SOURCE EXCERPT →
[start]
# Outdoor fireplace sizing



## Fine Edge (Jul 13, 2013)

We just finished a nice outdoor fireplace for a client. We've built approx 15 with no problems but now the client is being a little picky at the end.

Dimensions are:
Firebox width: 5'
Firebox height: 42"
Depth: 28"
Flue liner size: 13x18
We opened up the flue liner at the top to accommodate the 3 chimney pots he bought and they are all functioning properly. 
The problem is that there is smoke that's rolling out the firebox as the fire starts to burn down. When it's a fully engulfed fire, there's no problem.
I tend to believe that with a firebox that wide, it's almost inevitable to get smoke roll as the fire subsides. 
He thinks the dimensions are wrong so he wants to have us shrink the firebox size a few inches. Would this help?
Got a lot of money tied up in this project so I want some professional opinions. 
Will post pics soon.
Thanks 
Dave
Fine Edge Design


----------



## Fine Edge (Jul 13, 2013)

*Fireplace pic*

Here's a decent picture showing the firebox in question.


----------



## artisanstone (Nov 27, 2007)

Flue size is wrong, should be 18x18 or bigger. That chimney is also extremely short, I have a hard time imagining that there is room for a flue at all. 

Take a picture up the throat so we can see what's going on in there.
[end]
DATA LINES →
[start]
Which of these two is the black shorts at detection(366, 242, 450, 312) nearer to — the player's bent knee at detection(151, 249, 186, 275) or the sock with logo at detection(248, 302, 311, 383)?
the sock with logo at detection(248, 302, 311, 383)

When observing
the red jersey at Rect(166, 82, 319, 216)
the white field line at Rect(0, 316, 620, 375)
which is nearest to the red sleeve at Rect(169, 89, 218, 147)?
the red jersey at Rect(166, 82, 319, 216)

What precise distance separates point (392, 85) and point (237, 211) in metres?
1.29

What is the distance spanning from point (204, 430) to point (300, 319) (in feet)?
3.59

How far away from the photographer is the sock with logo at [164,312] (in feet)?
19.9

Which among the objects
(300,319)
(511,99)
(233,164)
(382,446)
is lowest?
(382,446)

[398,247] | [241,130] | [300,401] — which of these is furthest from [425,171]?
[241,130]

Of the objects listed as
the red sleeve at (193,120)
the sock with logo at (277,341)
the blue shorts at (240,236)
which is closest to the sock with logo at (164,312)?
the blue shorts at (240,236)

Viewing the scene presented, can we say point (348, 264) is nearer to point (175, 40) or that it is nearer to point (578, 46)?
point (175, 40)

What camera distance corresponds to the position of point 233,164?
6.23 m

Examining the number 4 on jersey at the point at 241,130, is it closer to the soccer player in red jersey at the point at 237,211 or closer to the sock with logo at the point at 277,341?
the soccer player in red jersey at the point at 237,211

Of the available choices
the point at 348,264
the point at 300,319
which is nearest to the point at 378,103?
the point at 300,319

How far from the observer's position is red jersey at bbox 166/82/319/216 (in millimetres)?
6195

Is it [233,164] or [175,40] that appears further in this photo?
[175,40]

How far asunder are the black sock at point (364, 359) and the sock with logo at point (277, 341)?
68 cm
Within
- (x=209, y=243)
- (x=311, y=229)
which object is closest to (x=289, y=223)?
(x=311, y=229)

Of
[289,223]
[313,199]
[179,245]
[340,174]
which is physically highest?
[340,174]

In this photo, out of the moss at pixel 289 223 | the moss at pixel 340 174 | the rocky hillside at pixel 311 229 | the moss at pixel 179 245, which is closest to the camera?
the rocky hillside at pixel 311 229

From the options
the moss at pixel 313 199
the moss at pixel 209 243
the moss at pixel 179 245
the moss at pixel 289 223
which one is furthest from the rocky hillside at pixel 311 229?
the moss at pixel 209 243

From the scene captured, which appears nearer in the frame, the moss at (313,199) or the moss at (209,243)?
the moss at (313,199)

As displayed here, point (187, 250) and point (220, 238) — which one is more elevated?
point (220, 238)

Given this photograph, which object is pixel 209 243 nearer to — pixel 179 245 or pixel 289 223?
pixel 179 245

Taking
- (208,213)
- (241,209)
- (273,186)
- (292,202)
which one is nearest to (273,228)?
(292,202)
[end]
GIVEN PROBLEM → Reproduce the entire outdoor fireplace sizing thread from above word for word.

OUTPUT FOR THIS EXERCISE →
# Outdoor fireplace sizing



## Fine Edge (Jul 13, 2013)

We just finished a nice outdoor fireplace for a client. We've built approx 15 with no problems but now the client is being a little picky at the end.

Dimensions are:
Firebox width: 5'
Firebox height: 42"
Depth: 28"
Flue liner size: 13x18
We opened up the flue liner at the top to accommodate the 3 chimney pots he bought and they are all functioning properly. 
The problem is that there is smoke that's rolling out the firebox as the fire starts to burn down. When it's a fully engulfed fire, there's no problem.
I tend to believe that with a firebox that wide, it's almost inevitable to get smoke roll as the fire subsides. 
He thinks the dimensions are wrong so he wants to have us shrink the firebox size a few inches. Would this help?
Got a lot of money tied up in this project so I want some professional opinions. 
Will post pics soon.
Thanks 
Dave
Fine Edge Design


----------



## Fine Edge (Jul 13, 2013)

*Fireplace pic*

Here's a decent picture showing the firebox in question.


----------



## artisanstone (Nov 27, 2007)

Flue size is wrong, should be 18x18 or bigger. That chimney is also extremely short, I have a hard time imagining that there is room for a flue at all. 

Take a picture up the throat so we can see what's going on in there.